Signs you are over-feeding cilician colchicum

Over-feeding is far more common — and more damaging — than under-feeding for most plants. The classic tells for cilician colchicum:

Signs you are under-feeding cilician colchicum

If the symptoms point at watering, light or roots rather than nutrition, the full cilician colchicum care brief covers soil, humidity and the common problems for this species.

Flushing and leaching the salts

Flush the pot of cilician colchicum with plain water until it runs freely from the base every couple of months in the feeding season — it washes out the fertiliser salts that cause brown tips.

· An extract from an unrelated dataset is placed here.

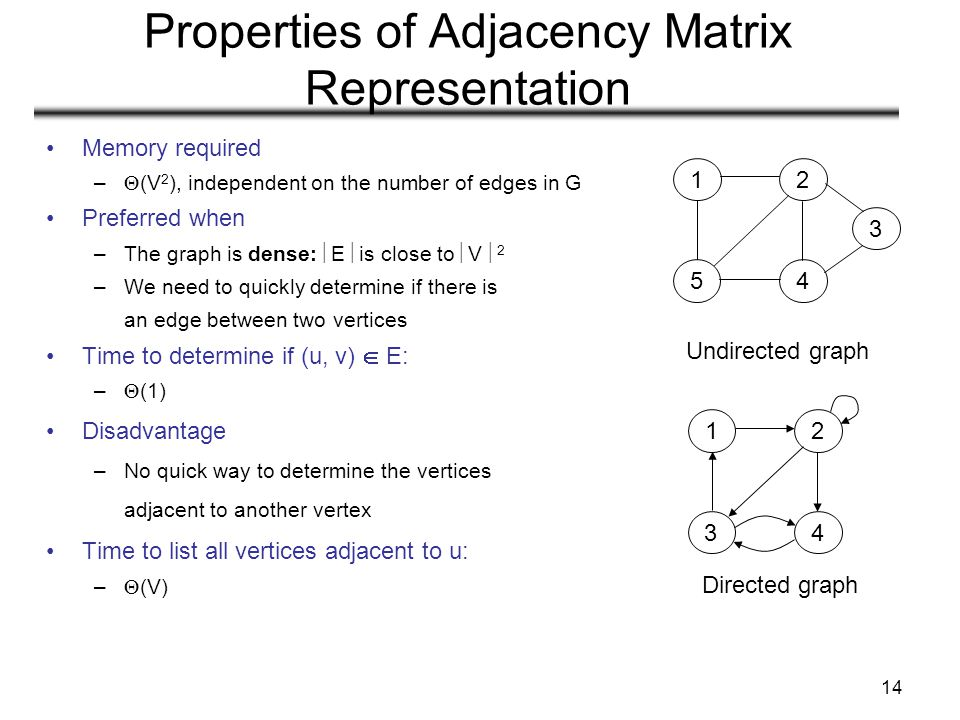 14 Properties of Adjacency Matrix Representation Memory required –  (V 2 ), independent on the number of edges in G Preferred when –The graph is dens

Organic vs synthetic feeds for cilician colchicum

Organic options

A diluted seaweed or worm-casting feed, or fish emulsion if you can tolerate the smell indoors. UK: Westland or Baby Bio Organic, dilute seaweed; US: Espoma Indoor! or Neptune's Harvest fish & seaweed. Slow, gentle and hard to overdo.

Synthetic / liquid feeds

A general-purpose houseplant liquid at half strength — UK: Baby Bio, Westland Houseplant Feed or Phostrogen; US: Miracle-Gro Indoor Plant Food or Schultz. Convenient and fast-acting; the only risk is overdoing it.

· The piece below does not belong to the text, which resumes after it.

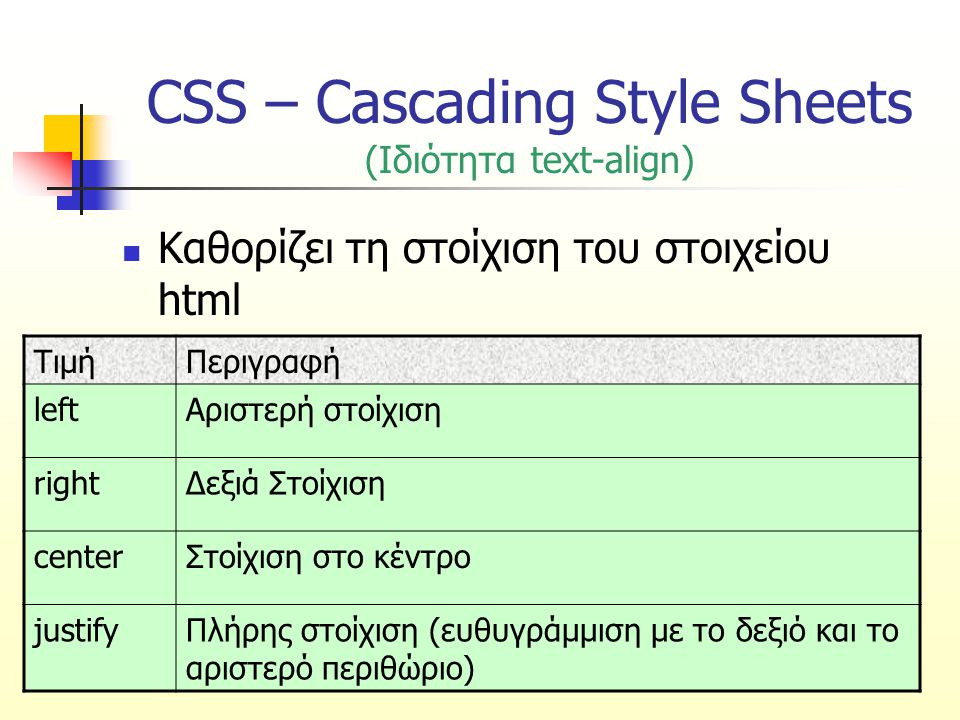 CSS – Cascading Style Sheets (Ιδιότητα text-align)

Brand names are examples, not endorsements, and UK and US ranges differ — check the label’s own NPK and dilution rate, since formulations change.

Fertilising cilician colchicum — frequently asked questions

What fertiliser does cilician colchicum need?

A balanced general houseplant feed (roughly even N-P-K) is exactly right — it is grown for foliage, so steady, moderate nitrogen for healthy leaves is the goal, not a bloom or root formula. Cilician Colchicum is an easy, light foliage feeder — a half-strength balanced liquid feed through the growing months keeps it green without forcing weak, sappy growth.

How often should I feed cilician colchicum?

Feed with a high-potassium liquid fertiliser once as flowers fade and once as leaves emerge in late autumn to support the following season's flower bud initiation in the corm. Feed with a high-potassium liquid fertiliser once as flowers fade and once as leaves emerge in late autumn to support the following season's flower bud initiation in the corm. Treat that as sparingly through the growing season between spring through early autumn (roughly March to September); ease off in autumn and stop entirely in the low light of winter.

What strength of feed for cilician colchicum?

Half strength is the safe default for cilician colchicum — houseplant feeds are formulated strong, and the diluted dose is gentler on the roots while still ample for foliage.

What does over-feeding cilician colchicum look like?

Brown, crispy leaf tips and edges with no sign of underwatering. A white, crusty salt deposit on the soil surface or pot rim. Weak, pale, stretched new growth that flops. Lower leaves yellow and drop while the soil is correctly watered. Feeding cilician colchicum year-round on a fixed schedule, including dark winter months, is the most common mistake — it cannot use the nutrients in low light and the surplus simply burns the roots and crusts the soil.

Should I flush the soil of cilician colchicum?

Flush the pot of cilician colchicum with plain water until it runs freely from the base every couple of months in the feeding season — it washes out the fertiliser salts that cause brown tips.